Over the last decade there has been a growing trend of people wanting to get back to their roots, and old ways of doing things – particularly in the Kitchen. The Kitchen is the Hearth & Home of many households, it’s where company comes to visit and where magic is made for all to enjoy.
Each time you create in the Kitchen – you infuse your ingredients with love, intent and will. It’s why the Kitchen Witch usually has a herbal & vegetable garden, and most likely farms where an abundance of organic meat, milk & eggs is available to them. Perhaps they are hunters & gatherers as it’s very important to a Pagan to have fresh organic food and know where it comes from. So when they are creating magic with food, there is a much more positive influence on what you are providing for your family & friends.
Tips on creating a good workspace and some positive atmosphere in your magical space;
~dedicate a cupboard to your altar (so your tools are accessible) Items such as candles, cauldron, incense, etc.
~store your dried herbs in beautiful sealed jars that you can collect and display to have on hand.
~keep your herb garden close to the kitchen or have a few planted pots of herbs in the kitchen ready on hand.
~cleaning rituals are important in the kitchen – keep your space clean and fresh – simmering potpourri helps enchant the kitchen and lift your senses to increase creativity.

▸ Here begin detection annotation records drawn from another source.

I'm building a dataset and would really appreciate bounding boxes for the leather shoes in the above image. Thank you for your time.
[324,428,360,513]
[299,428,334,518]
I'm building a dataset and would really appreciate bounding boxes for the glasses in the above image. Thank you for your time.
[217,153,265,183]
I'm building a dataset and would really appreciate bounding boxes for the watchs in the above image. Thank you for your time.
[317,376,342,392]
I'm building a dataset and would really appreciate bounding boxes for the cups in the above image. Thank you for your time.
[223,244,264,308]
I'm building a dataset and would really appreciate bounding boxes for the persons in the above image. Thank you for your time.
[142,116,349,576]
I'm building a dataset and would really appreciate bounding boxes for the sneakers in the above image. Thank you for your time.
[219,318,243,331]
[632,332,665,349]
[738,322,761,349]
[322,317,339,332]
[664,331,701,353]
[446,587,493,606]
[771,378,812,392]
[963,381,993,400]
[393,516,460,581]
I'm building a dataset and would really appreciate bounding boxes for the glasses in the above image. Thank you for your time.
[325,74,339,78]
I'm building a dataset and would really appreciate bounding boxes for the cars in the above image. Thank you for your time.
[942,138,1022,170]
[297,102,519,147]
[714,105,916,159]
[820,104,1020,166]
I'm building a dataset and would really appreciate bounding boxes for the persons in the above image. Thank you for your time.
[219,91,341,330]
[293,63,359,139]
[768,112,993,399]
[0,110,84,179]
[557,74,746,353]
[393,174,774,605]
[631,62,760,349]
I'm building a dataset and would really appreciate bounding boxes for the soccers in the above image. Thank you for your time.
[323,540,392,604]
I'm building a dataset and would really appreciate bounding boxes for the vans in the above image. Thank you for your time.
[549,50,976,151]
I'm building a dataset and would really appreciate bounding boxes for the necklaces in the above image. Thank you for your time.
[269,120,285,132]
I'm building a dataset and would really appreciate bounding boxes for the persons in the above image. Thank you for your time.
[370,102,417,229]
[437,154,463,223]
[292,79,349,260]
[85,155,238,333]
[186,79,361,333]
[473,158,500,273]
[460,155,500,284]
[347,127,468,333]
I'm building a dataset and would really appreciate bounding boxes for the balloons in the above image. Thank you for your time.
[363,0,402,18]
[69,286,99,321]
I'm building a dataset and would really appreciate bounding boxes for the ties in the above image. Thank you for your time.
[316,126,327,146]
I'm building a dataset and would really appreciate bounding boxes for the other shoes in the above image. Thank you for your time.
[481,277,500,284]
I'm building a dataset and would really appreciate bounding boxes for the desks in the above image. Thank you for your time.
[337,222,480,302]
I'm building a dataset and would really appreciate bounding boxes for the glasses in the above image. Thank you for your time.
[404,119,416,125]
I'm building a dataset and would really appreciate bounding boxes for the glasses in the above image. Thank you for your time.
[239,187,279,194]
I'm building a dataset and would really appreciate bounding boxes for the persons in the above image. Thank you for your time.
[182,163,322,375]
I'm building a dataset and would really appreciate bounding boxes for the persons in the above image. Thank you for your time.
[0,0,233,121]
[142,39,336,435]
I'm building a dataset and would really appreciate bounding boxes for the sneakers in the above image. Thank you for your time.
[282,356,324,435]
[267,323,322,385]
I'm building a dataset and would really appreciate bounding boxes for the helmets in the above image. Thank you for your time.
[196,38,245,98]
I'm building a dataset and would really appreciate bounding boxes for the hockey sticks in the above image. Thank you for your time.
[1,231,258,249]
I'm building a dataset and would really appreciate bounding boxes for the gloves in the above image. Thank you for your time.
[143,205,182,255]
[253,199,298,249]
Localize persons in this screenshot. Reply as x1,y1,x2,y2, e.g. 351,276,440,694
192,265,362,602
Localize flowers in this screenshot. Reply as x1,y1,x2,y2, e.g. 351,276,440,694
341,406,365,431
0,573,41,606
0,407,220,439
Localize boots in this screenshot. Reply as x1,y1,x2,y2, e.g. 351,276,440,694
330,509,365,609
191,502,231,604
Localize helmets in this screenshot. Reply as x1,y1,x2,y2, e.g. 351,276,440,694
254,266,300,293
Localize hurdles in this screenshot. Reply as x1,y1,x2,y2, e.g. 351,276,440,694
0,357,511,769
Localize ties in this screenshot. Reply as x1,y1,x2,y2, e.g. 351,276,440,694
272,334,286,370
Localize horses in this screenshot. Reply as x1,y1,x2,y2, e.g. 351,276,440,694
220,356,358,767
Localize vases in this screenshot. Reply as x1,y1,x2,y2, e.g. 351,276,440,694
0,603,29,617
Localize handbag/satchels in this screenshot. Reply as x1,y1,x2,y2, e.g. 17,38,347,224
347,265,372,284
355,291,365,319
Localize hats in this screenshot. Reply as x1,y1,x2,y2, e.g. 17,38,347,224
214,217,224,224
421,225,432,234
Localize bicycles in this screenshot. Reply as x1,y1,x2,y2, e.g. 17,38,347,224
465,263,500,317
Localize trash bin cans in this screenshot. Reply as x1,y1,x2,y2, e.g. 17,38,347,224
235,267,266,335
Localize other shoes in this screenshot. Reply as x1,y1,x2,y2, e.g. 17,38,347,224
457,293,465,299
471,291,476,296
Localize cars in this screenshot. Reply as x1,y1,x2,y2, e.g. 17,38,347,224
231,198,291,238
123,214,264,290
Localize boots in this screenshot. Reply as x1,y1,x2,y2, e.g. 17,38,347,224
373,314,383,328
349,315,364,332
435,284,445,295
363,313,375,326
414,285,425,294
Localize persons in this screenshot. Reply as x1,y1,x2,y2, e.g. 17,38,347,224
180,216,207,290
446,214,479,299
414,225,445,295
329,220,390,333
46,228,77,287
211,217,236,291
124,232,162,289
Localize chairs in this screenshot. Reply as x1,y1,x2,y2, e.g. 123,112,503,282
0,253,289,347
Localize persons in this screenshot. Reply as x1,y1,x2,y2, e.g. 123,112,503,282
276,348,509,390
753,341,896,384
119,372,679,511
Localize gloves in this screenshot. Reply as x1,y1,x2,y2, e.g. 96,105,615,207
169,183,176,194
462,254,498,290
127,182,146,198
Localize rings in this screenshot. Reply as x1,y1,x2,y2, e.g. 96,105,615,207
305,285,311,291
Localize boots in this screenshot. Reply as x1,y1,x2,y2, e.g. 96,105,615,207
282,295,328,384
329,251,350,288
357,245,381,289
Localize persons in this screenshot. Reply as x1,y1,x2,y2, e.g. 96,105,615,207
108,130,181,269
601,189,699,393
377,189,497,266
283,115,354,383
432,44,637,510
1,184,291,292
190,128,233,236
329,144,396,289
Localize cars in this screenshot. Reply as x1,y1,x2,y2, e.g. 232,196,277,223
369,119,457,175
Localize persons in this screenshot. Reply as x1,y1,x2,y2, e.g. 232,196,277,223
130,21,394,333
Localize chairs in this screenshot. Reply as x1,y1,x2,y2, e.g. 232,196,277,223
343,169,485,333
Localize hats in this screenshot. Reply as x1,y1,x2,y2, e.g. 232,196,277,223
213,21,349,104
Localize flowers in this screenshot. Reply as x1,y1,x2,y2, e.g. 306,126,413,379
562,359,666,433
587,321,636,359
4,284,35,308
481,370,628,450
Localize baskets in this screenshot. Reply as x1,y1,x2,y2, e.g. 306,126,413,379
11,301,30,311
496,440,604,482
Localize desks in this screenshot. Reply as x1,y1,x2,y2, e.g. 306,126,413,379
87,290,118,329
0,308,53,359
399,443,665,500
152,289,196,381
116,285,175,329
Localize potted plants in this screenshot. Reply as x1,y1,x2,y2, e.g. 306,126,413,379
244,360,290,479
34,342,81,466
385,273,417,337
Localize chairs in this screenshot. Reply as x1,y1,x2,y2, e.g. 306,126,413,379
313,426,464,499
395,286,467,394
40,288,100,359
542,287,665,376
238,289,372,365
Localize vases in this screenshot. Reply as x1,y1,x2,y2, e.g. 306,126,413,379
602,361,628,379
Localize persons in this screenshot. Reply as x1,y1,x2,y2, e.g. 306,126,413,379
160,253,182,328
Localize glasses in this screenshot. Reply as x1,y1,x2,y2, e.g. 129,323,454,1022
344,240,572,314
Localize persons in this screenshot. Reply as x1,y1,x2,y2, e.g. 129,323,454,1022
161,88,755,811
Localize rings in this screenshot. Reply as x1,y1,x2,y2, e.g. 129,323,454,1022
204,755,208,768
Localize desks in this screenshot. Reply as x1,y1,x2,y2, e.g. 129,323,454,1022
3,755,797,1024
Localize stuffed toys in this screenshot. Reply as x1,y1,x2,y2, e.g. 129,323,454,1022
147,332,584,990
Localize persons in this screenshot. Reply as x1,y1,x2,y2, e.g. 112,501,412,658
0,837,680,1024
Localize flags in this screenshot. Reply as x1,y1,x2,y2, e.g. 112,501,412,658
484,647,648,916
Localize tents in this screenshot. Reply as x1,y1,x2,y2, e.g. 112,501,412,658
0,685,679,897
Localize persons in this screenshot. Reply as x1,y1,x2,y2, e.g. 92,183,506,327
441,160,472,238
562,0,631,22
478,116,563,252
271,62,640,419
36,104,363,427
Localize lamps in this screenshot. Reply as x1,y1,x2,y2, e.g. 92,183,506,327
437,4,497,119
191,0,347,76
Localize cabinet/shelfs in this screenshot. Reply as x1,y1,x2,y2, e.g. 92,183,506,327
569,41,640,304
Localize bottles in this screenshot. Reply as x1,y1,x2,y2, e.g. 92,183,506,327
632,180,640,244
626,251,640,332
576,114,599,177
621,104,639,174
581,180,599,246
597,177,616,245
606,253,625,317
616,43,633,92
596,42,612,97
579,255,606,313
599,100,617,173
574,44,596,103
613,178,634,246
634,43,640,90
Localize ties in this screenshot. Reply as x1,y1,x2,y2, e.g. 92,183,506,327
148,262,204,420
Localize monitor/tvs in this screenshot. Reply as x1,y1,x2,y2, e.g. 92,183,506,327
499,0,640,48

~Buy good knives and sharpen them regularly, same goes for cutting boards. Have cutting boards dedicated just for meat so there is no chance of cross contamination. Bleach or sanitize your meat cutting boards often. If you have the proper tools in which to create then the experience will be that much more magical!
~Collections of recipes & books should be well organized.
~Collect aprons – It’s like putting on a Witch’s cape, they always put me in a great mood for being creative (plus I keep all my shirts clean.)
~I like to hum or sing or whistle when I’m in the Kitchen, playing some background music can really help channel the love.
~Take pictures of your food and create a file of them on your laptop complete with the recipe so you never forget your creations.
Paganism – the largest of the Neopagan religions. Pagan/Wiccans have great reverence for the Earth and for their Goddess and her consort, the horned God. Their main rule of behavior is the Wiccan Rede which forbids them from harming people, including themselves, except in some cases of self-defense. It’s a very gentle religion (belief system) and it’s always a self chosen one. It’s important that we educate ourselves about what it is, and what it isn’t…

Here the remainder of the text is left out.